New York Public Radio announced today that long-time digital media executive Andrew Golis has a new job as WNYC’s chief content officer. In that position, Golis will help guide the editorial strategy for New York’s public radio station, developing programs across digital and radio platforms, including shaping the future of WNYC Studio’s catalogue of podcasts like On the Media, Death, Sex, and Money, Snap Judgment, Nancy, New Yorker Radio Hour, and Radiolab, whose executive producer, Suzie Lechtenberg, will report to him.
“At this moment when local news is threatened, the financial model for journalism is turbulent, and the podcasting space is more crowded than ever, we need a content leader who can build on our strong legacy of trusted journalism, conversation, and storytelling while also charting a visionary path forward–and Andrew is the right person to lead the charge,” said Laura Walker, the outgoing president and CEO of New York Public Radio. “He has worked at the forefront of digital media with deep experience working across content platforms, but also brings fluency with traditional media and podcasting. As we grow our digital portfolio and aspire to serve more audiences, I am thrilled to welcome Andrew to WNYC.”

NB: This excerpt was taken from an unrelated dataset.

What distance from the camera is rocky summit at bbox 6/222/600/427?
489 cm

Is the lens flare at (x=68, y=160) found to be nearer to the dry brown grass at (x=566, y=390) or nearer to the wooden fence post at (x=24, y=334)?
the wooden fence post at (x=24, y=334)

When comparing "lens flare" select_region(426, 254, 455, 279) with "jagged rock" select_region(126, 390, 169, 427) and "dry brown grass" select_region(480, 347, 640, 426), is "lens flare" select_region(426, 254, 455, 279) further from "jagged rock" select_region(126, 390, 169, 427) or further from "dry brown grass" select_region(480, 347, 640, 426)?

Golis brings a lot of media experience to the job. Most recently he was general manager of Vox and the vice president of network development for Vox’s parent company, Vox Media, which included oversight of titles like Curbed, Eater, Polygon, Recode, SB Nation, and The Verge. At Vox, he set up the partnership that created its daily news podcast “Today, Explained.” He was also on the management team at PBS’s Frontline, helping it rake in digital storytelling accolades including six Webby honors, two Emmy nominations, and an Overseas Press Club Award for digital innovation.

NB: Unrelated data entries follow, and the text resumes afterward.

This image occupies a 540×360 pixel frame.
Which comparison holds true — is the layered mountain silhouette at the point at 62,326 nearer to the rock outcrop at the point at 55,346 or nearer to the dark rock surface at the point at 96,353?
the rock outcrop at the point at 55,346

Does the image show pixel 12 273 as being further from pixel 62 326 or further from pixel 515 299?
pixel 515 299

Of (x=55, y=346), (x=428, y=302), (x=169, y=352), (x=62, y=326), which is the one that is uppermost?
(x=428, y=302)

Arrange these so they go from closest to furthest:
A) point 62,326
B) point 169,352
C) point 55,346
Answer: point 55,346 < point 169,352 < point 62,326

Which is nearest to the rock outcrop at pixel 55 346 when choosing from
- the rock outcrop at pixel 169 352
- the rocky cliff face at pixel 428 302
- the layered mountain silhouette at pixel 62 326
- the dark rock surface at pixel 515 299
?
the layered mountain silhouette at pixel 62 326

Prior to joining Vox, he was The Atlantic’s first “Entrepreneur in Residence” where he created and then spun off the invite-only social media network This. (period included) that only allowed users to post once a day. In further internet archaeology, Yahoo also hired him away from his deputy publisher role at Talking Points Memo to launch a network of blogs, back in the day.
Correction: An earlier version of this article said Golis was involved with Yahoo’s digital sports magazine, ThePostGame. He was not.